Uncle Silas' Cottage
The cottage on the left - was the home of Uncle Silas. It was rebuilt and became part of the next cottage in the course of its modernisation.
Uncle Silas's cottage is gone. Long since in a state of dilapidation, it has been taken down and rebuilt as part of the adjoining cottage. Happily, nothing is lost.

The picture and the atmosphere built up by H.E. Bates remain, even after all these years.

The lane, at the top of which lies the cottage, is off the Rushden road at Sharnbrook, and it is unaltered. Narrow, steep, cobble-stoned, it has high grassed banks on either side.

The garden and cottages still answer to Bates's description: "A small thatched cottage on the edge of a pine wood, where nightingales sang passionately in great numbers through the early summer nights ... the fragrance of pines, which mingled subtly with the exquisite honeysuckle scent, the strange vanilla heaviness from the creamy elderflowers in the garden hedge.
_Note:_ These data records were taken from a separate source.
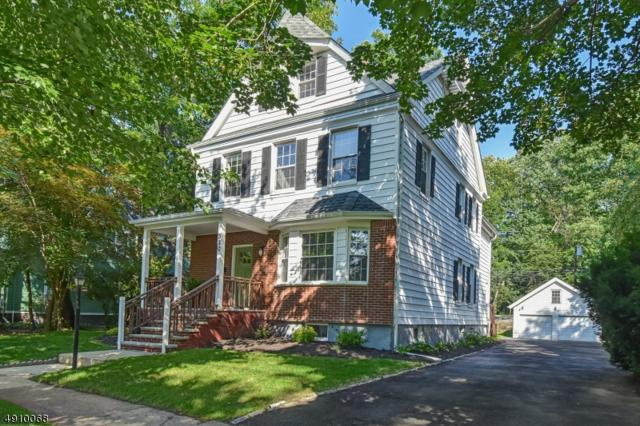 380 Meeker St, South Orange Village Twp., NJ 07079 (MLS #3568976) :: The Sue Adler Team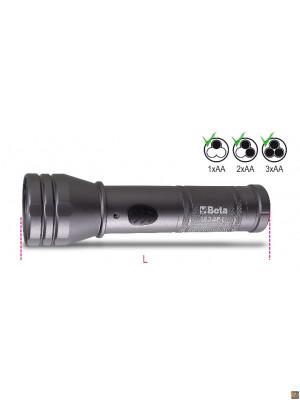 1834PL - Torcia LED ad alta luminosità in robusto alluminio anodizzato, fino a 500 Lumen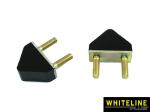 Whiteline Universal Bump Stop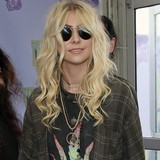 Taylor-Momsen:-I-want-a-husband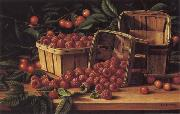 Levi Wells Prentice Country Berries oil painting picture wholesale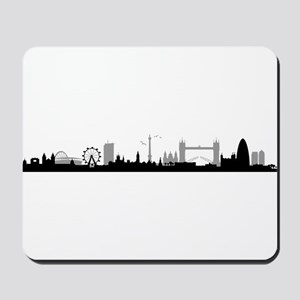 Skyline London Mousepad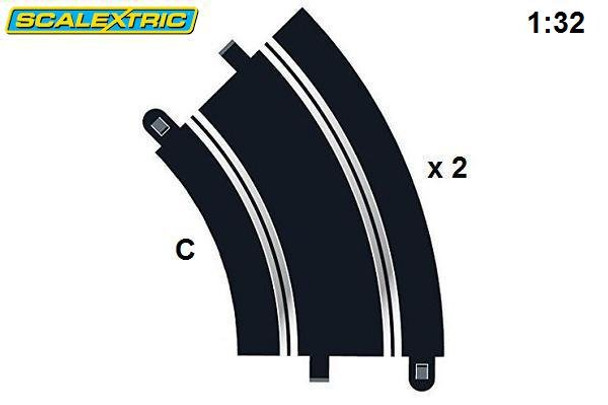 Scalextric R2 45° Curve C8206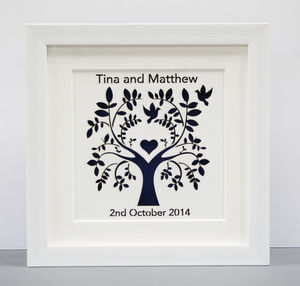 Personalised Paper Cut Tree With Doves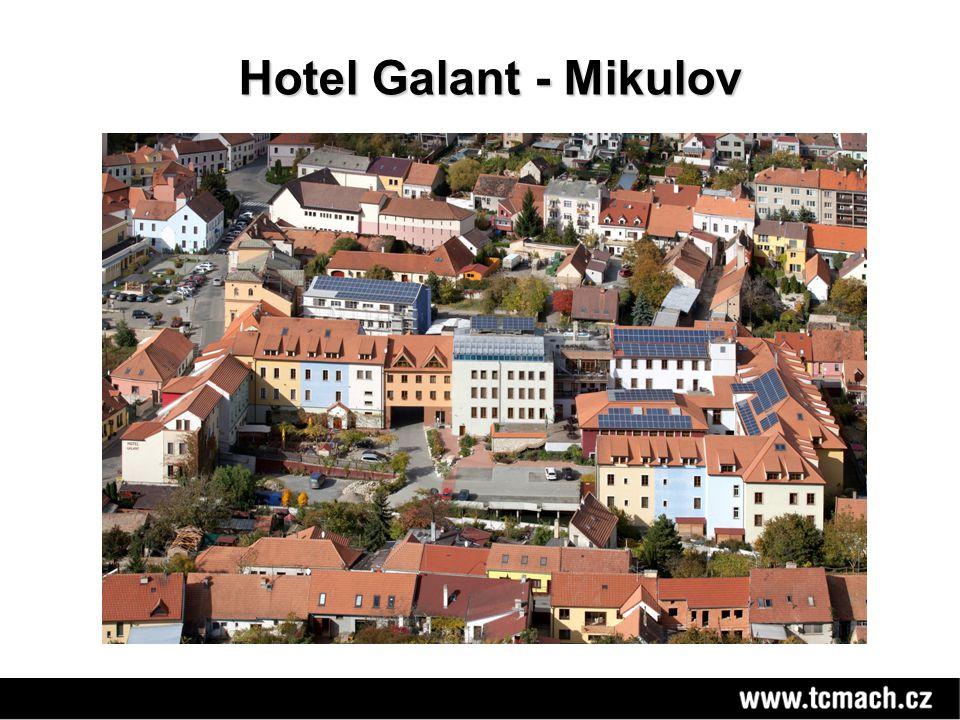 Výhled z wellens Hotelu Galant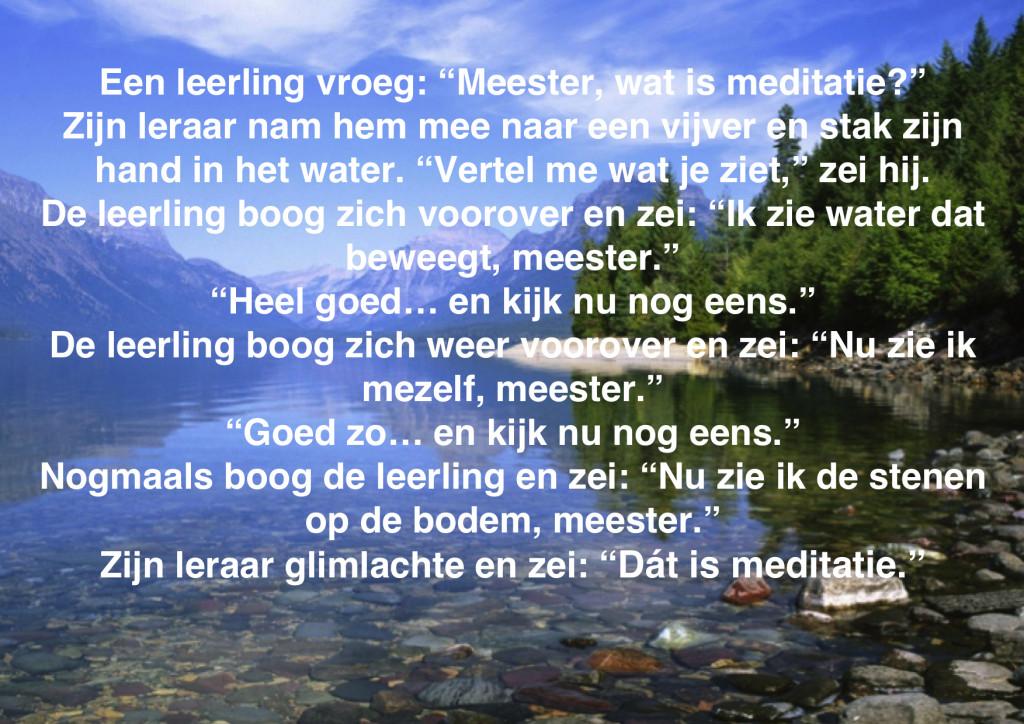 () Meditatie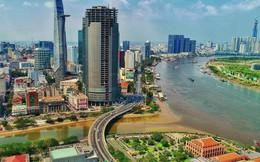 Tòa nhà Saigon One Tower sắp được mang ra bán đâu giá công khai với mức giá khởi điểm 6.110 tỷ dồng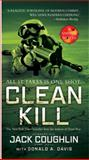Clean Kill, Jack Coughlin and Donald A. Davis, 0312358075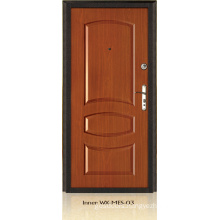 Hotsale Russia Door (WX-MES-03)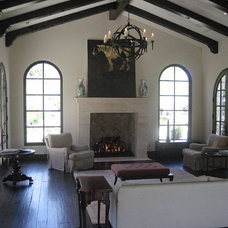 Mediterranean Living Room by Carson Poetzl, Inc.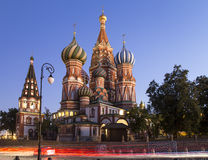 Moscow, Russia, Red Square, Cathedral of Intercession of Most Holy Theotokos on the Moat  Temple of Basil the Blessed at night Stock Image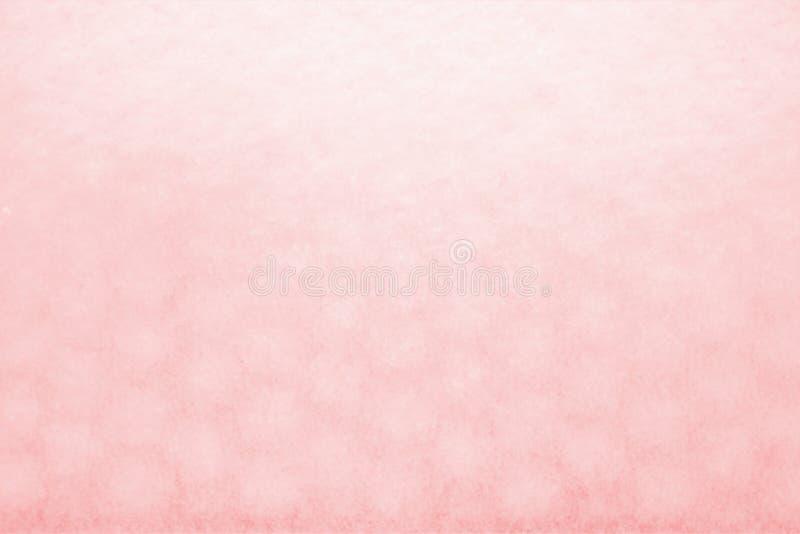 Abstrakte rosafarbene Beschaffenheit stockfotografie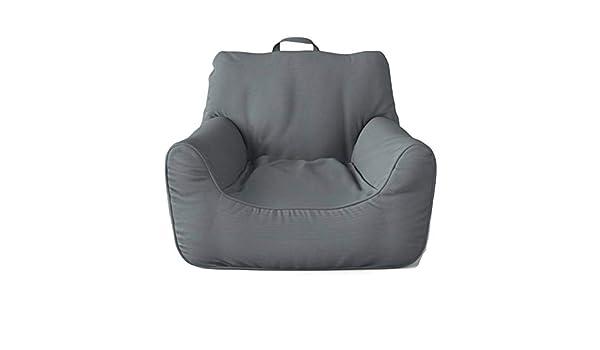 Fantastic Amazon Com Pillowfort Gray Structured Large Bean Bag Chair Machost Co Dining Chair Design Ideas Machostcouk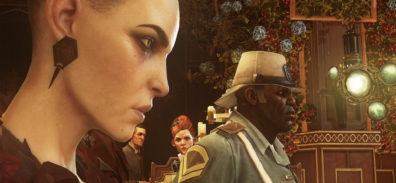 Este trailer de Dishonored 2 muestra un poco más de la historia y a nuestra enemiga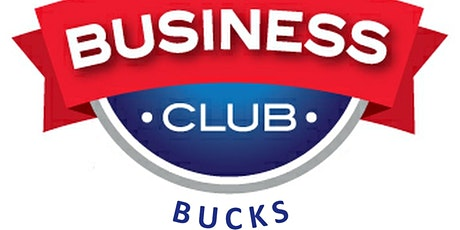 The Business Club Bucks tickets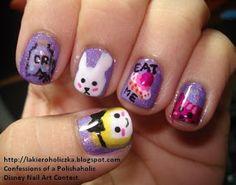 wuliao nails...: Alice in Wonderland Nail Art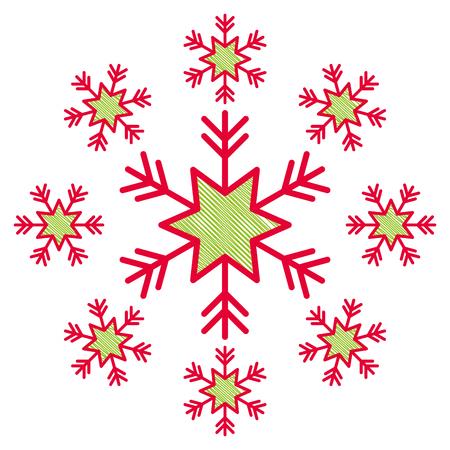 Schneeflocke Schnee Icon Weihnachten und Winter Thema Dekoration Vektor-Illustration Standard-Bild - 90690568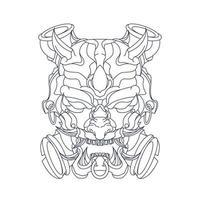 illustrazione disegnata a mano di vettore del mostro del diavolo
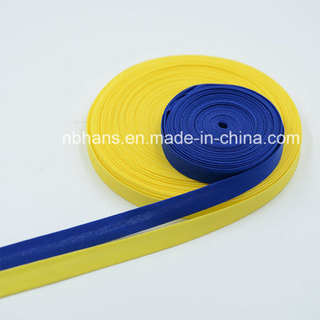 T/C Bias Binding Tape with Roll Packing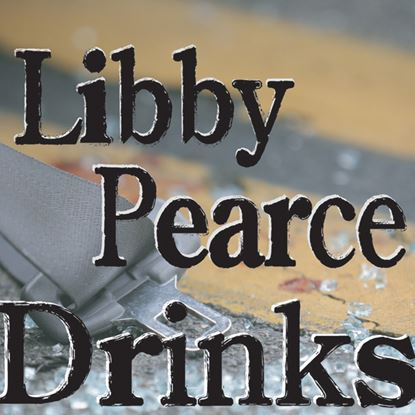 Picture of Libby Pearce Drinks cover art.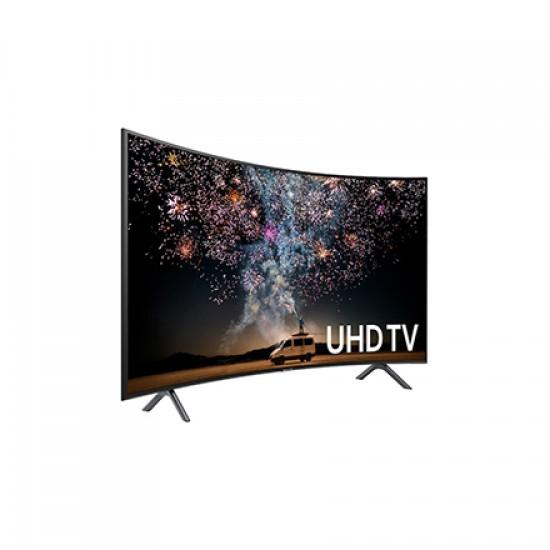 Star Track 55 Inch LED Curved TV (SRT 55 CRNJ SMART)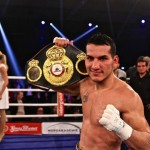 Jack Culcay - Jack Culcay retained his interim WBA World Light Middleweight title with a unanimous points decision against the previously unbeaten Dennis Hogan last night at the Inselparkhalle in Hamburg, Germany.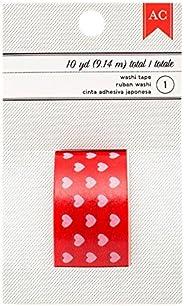 American Crafts Washi–Cinta Adhesiva con Estampado de San Valentín 9,1m Corazones, Color Rosa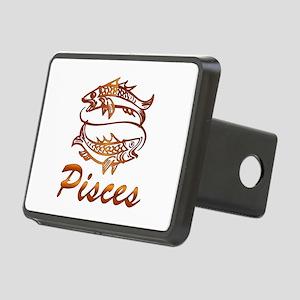 Bronze Pisces Rectangular Hitch Cover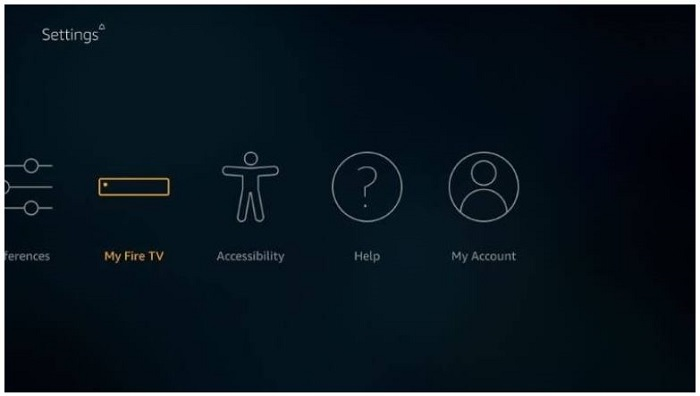 select the my fire tv/device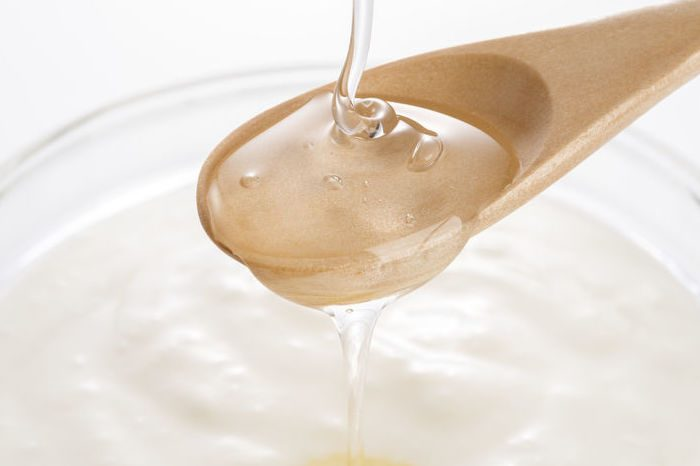 善玉菌のエサになるフラクトオリゴ糖とは? 画像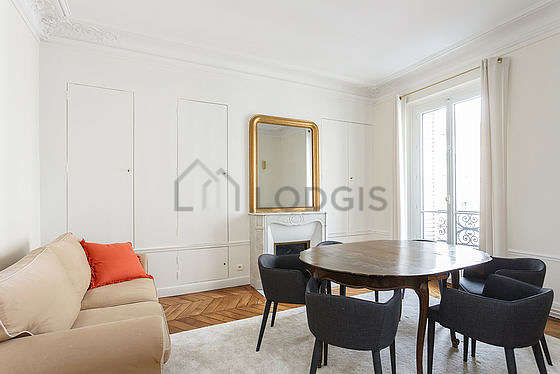 Dining room equipped with dining table, closet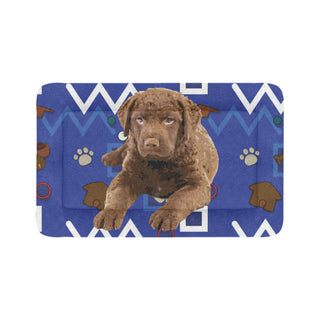 "Chesapeake Bay Retriever Dog Pet Beds 48""x30"" - TeeAmazing"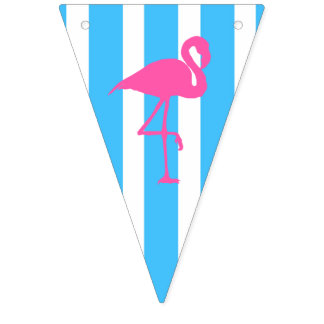 Flamingo on caribbean blue stripe flags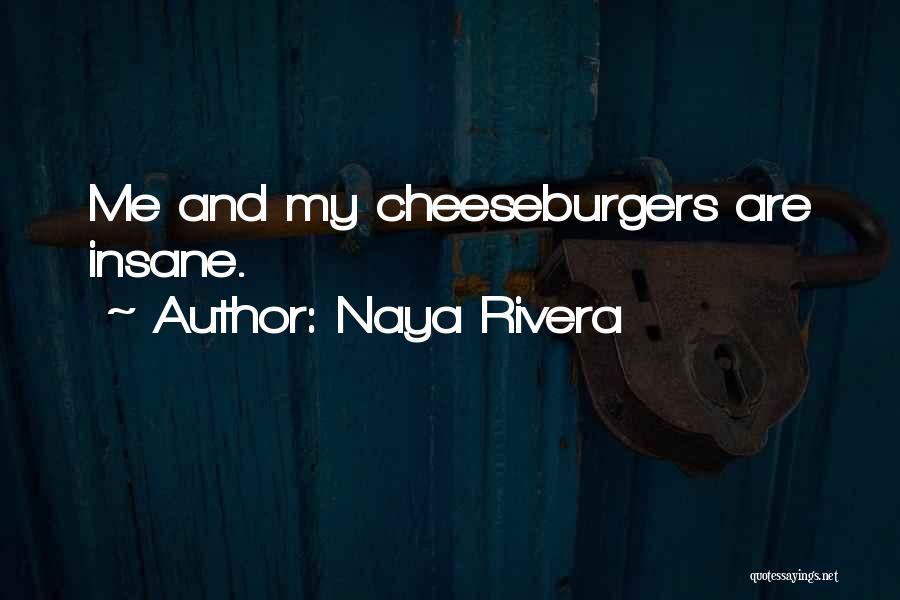 Naya Rivera Quotes 1167256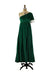winner winner | green velvet cocktail gown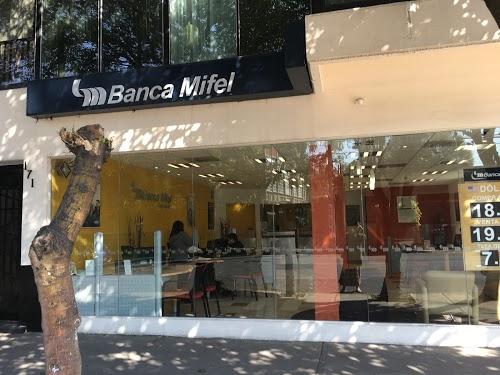 Foto de Banca Mifel - Coyoacan
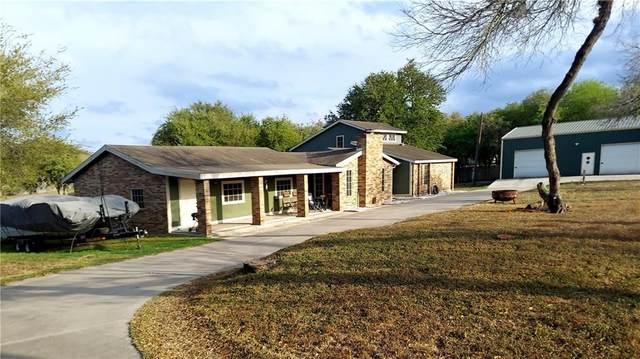 5320 County Road 73, Robstown, TX 78380 (MLS #380388) :: KM Premier Real Estate
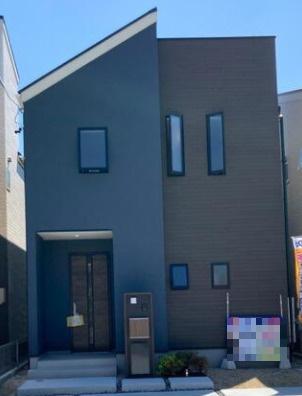 【外観】東海市富木島町伏見1丁目の新築一戸建て4号棟
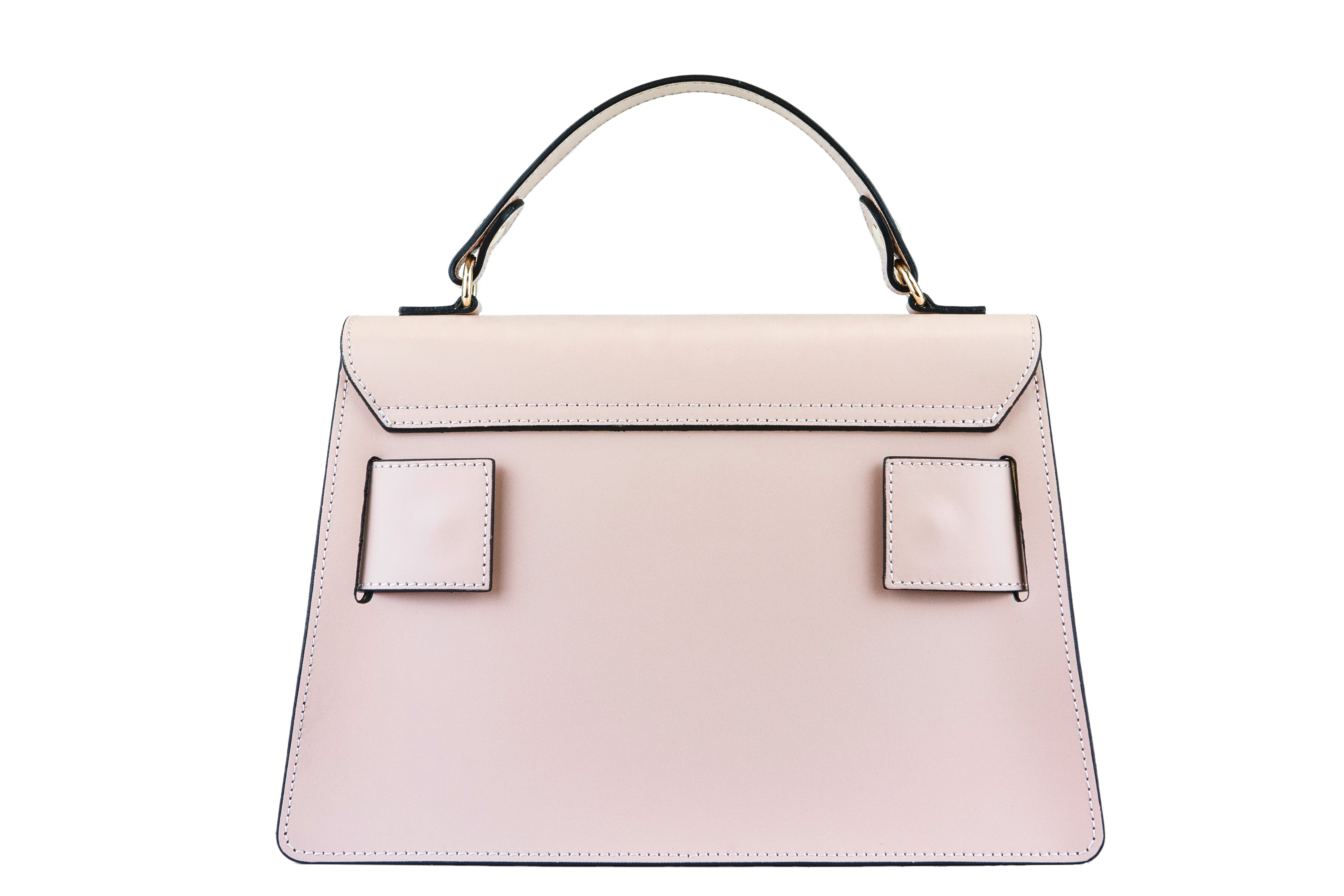 Freesia - Belted Leather Handbag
"It was quiet there, except for the soft water whispering sound of leaves and boughs.

"The potato patch was at the far end of the long garden, where the earth was wanned under the wood-side, rows of fat-podded peas and beans and full-fruited bushes of currant and gooseberry. By the house, under the sun-white wall, the sweet williams and white pinks flamed softly against the hot marigolds, and the orange poppies flat opened to drink in the sun."

Uncle Silas's home - Bates's country. H.E. Bates has long since left his native Rushden; has travelled and written about the world over. But for us, Bates's country will always be North Bedfordshire. Places mentioned either by name or implication in his books of short stories: "Felmersham, Souldrop, Longleys Hill, Yelden-Open-Fields, Knotting Fox, Chellington, Solbrook (Sharnbrook), and Bedford itself.

"An' I knowed a chap in Bedford once, what had talking hens."

Places by implication: The big house with the cedar trees. The house of the paper-hanging story. The house with the high wall. How near do we get in our guessing-the-place game? Then there are the jumbled place names (Castle Hanwick), and the pubs, tantalisingly borrowed from one village to the other.

The Silas' cottage is gone, the stories (accepted as classics) live on with the now inseparable Ardizzone illustrations to join the ranks of the famous pairs - Dickens and Cruikshank - Alice and Tenniel.

Before leaving the cottage, one thing we have to tell. Mr C. Symonds, who lives in it, and was brought up in the remaining cottage tells us that there never was a cellar. But this spoils nothing, for us there will always be a cellar: "Stop omplodgin about boy! Nip down the cellar for a bottle of neck oil!"

Uncle Silas was characterised from H.E. Bates's great-uncle Joseph Betts, who lived all his life at Barleycroft, Sharnbrook.

In reply to criticisms that the stories are far-fetched, Bates counters that as a picture of country life of that time, they are understated.

Characters become rarer as town and country merge, and as standards of education become nearer to a common level. Silas, described as earthy, and as a lovable old reprobate, to Bates at least needs no justification. But one wonders if the now older author sees a narrowness in his early tilts at the established Church.